Una nuova ricerca suggerisce come l’uomo del Neolitico abbia potuto causare un cambiamento climatico e la formazione del deserto più grande del mondo.
Sahara: il deserto caldo più vasto sulla Terra; l’affascinante paesaggio che si prospetta a un qualsiasi turista è formato da bellissime dune di sabbia. E se invece vi dicessimo di immaginare che solo poche migliaia di anni fa era una vasta prateria ricca di laghi? Si, proprio così! Circa 11000 anni fa, le piogge causate dai Monsoni arrichirono il continente Africano d’acqua fino a renderlo 10 volte più umido di oggi, secondo quanto riportato da Jessica Tierney della University of Arizona, una paleoclimatologista che ha misurato le precipitazioni negli ultimi periodi del “Sahara Verde” attraverso l’analisi dei sedimenti marini provenienti dal largo delle coste dell’Africa occidentale.
Circa 11000 anni fa quindi, il clima in Africa era molto diverso tanto che le abbondanti piogge ed i terrenti fertili indussero le popolazioni umane a spostarsi in quelle regioni così ricche. Nel corso di 1000 anni, però, e di preciso dall’8000 a.C. in poi, le piogge monsoniche cominciarono a diminuire e la vegetazione iniziò man mano a ritirarsi, dapprima gli alberi, poi le piante delle praterie e infine il manto erboso. Il Sahara fu così colonizzato da piante in grado di sopravvivere nel deserto.

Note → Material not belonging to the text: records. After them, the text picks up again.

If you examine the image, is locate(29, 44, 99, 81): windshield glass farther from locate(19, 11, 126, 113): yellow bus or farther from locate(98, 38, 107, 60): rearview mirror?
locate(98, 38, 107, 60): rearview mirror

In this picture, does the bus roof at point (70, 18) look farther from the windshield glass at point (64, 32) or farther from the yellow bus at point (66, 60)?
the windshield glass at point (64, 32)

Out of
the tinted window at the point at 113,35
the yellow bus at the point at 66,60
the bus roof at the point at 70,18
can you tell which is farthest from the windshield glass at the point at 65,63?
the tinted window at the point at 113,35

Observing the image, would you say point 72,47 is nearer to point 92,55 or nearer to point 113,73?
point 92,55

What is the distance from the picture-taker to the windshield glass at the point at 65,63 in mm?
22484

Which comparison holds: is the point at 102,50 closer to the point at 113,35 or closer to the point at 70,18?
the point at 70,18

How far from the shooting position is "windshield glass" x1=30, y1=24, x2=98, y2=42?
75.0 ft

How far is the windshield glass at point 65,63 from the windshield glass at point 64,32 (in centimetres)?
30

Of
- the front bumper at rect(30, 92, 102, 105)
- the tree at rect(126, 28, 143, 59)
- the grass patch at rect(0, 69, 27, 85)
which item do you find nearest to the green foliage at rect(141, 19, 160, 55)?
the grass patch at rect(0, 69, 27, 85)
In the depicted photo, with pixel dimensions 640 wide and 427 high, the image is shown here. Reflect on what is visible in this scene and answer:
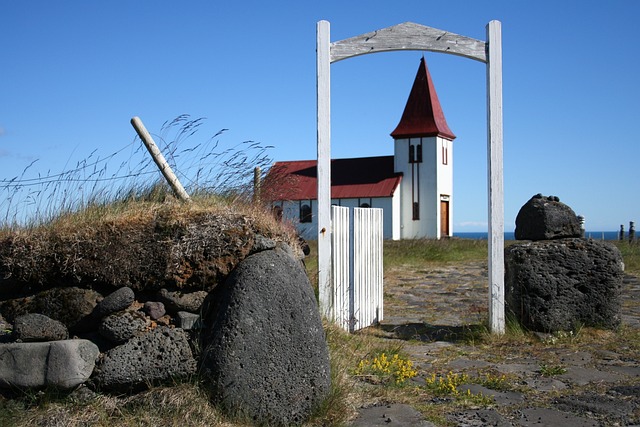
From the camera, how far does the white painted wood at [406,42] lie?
25.5ft

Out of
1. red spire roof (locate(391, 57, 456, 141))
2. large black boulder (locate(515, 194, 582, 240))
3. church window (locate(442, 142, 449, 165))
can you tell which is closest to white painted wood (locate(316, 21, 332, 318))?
large black boulder (locate(515, 194, 582, 240))

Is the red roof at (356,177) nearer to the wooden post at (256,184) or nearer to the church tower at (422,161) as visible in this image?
the church tower at (422,161)

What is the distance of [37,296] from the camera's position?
4.51m

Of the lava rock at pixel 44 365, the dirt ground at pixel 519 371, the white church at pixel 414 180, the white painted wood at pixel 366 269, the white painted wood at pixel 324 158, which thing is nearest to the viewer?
the lava rock at pixel 44 365

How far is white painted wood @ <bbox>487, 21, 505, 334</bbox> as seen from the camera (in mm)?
7715

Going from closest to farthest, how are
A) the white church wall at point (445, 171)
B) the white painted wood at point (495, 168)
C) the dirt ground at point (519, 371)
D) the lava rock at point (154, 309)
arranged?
the lava rock at point (154, 309), the dirt ground at point (519, 371), the white painted wood at point (495, 168), the white church wall at point (445, 171)

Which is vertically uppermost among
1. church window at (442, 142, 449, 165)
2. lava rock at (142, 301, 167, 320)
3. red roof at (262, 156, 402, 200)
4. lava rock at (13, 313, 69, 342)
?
church window at (442, 142, 449, 165)

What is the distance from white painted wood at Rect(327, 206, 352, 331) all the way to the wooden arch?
0.37 metres

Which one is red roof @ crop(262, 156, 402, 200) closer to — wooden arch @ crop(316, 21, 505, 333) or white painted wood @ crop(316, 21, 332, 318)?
wooden arch @ crop(316, 21, 505, 333)

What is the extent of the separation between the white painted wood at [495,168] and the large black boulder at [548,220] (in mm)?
641

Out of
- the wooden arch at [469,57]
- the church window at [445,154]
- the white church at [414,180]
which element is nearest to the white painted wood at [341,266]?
the wooden arch at [469,57]

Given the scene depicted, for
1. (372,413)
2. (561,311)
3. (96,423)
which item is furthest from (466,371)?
(96,423)

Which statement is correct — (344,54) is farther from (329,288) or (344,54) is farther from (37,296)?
(37,296)

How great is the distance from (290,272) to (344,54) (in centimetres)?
405
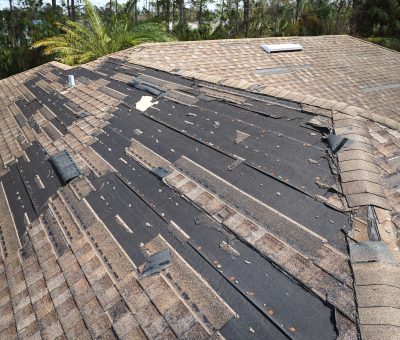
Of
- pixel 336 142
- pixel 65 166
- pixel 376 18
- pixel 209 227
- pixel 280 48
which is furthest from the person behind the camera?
pixel 376 18

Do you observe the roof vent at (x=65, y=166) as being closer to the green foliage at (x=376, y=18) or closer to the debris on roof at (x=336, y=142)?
the debris on roof at (x=336, y=142)

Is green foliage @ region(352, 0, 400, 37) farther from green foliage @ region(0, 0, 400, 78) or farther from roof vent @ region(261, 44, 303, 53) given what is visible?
roof vent @ region(261, 44, 303, 53)

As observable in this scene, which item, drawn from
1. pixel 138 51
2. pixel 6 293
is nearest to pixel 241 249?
pixel 6 293

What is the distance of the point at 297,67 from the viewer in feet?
36.9

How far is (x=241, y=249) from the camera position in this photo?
9.65 feet

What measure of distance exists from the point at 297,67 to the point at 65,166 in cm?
908

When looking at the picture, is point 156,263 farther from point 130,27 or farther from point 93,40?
point 130,27

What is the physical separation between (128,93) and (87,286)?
4944 millimetres

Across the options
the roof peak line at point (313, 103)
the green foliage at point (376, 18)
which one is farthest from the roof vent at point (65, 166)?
the green foliage at point (376, 18)

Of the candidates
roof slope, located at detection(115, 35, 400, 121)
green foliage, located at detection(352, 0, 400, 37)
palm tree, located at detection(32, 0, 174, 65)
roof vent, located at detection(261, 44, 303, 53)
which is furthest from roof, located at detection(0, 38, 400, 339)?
green foliage, located at detection(352, 0, 400, 37)

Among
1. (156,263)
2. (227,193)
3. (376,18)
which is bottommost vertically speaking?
(156,263)

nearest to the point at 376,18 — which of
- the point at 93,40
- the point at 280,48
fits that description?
the point at 280,48

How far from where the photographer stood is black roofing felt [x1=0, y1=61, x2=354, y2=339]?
8.09 ft

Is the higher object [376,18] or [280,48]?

Secondo gli studi della Tierney, questo periodo secco, durato ben 1000 anni, ha indotto gli abitanti di quelle zone a spostarsi. Curiosamente, i gruppi umani insediatisi in seguito al periodo di siccità erano differenti dai precedenti. Il millennio arido è stato in grado di separare due culture diverse. Come dice Jessica stessa, questi studi hanno una grande importanza perché forniscono un contesto climatico per il cambiamento tanto delle popolazioni, quanto degli stili di vita nel Sahara Occidentale.
Se il clima ha contribuito nettamente allo spostamento degli insediamenti umani ed al cambio dello stile di vita, non di meno le attività umane potrebbero aver fortemente influenzato la condizione dell’attuale Sahara. Secondo l’archeologo David Wright, infatti, nel cambiamento del clima della regione da umido a secco, sarebbe stato rilevante l’impatto dell’agricoltura. Prima di affermarlo, il gruppo di ricerca di Wright ha preso in esame le testimonianze archeologiche del territorio, i primi segni di pastorizia e la loro relazione con la copertura vegetazionale della regione. Secondo ciò che è emerso da questo studio, potrebbe esserci una correlazione fra il cambiamento del paesaggio, dovuto alle coltivazioni e all’allevamento, e le specie vegetali presenti. La diminuzione di queste ultime a causa dell’attività umana, avrebbe dato inizio ad una progressiva scopertura del terreno ed ad una sua maggiore esposizione alla radiazione solare. Così facendo, il calore e la luce del sole sono stati sia assorbiti dal suolo sia riflessi verso l’atmosfera (effetto albedo) di cui hanno alterato le condizioni causando la diminuzione delle piogge monsoniche. Conclusione interessante, c’è però ancora molto lavoro da fare e bisognerà raccogliere ancora moltissime informazioni:
”A quel tempo c’erano laghi ovunque, che nasconderanno le tracce di questi cambiamenti. Dobbiamo scavare sotto terra nei letti di questi vecchi laghi per trovarle. Come archeologi ed ecologi dobbiamo cercare i dati, per fare dei modelli più precisi degli effetti della vegetazione sul clima” afferma Wright.
E ancora “In Asia orientale ci sono teorie su come le popolazioni del Neolitico abbiano cambiato il territorio così profondamente che i monsoni hanno smesso di penetrare l’entroterra” spiega Wright facendo notare, nel suo articolo che ci sono molte evidenze documentate sull’influenza dell’uomo sui cambiamenti ecologici e climatici in Europa, Nord America e Nuova Zelanda.
Circa il 15% della popolazione mondiale vive in regioni desertiche e Wright evidenzia l’importanza dei suoi risultati “il modo in cui noi cambiamo i sistemi ecologici ha un impatto diretto sulla futura sopravvivenza degli uomini negli ambienti aridi”. Magari un giorno saremo in grado di far rifiorire di nuovo il Sahara!
La ricerca di David Wright’s è stata pubblicata su Frontiers in Earth Science e la pubblicazione di Jessica Tierney su Science Advances.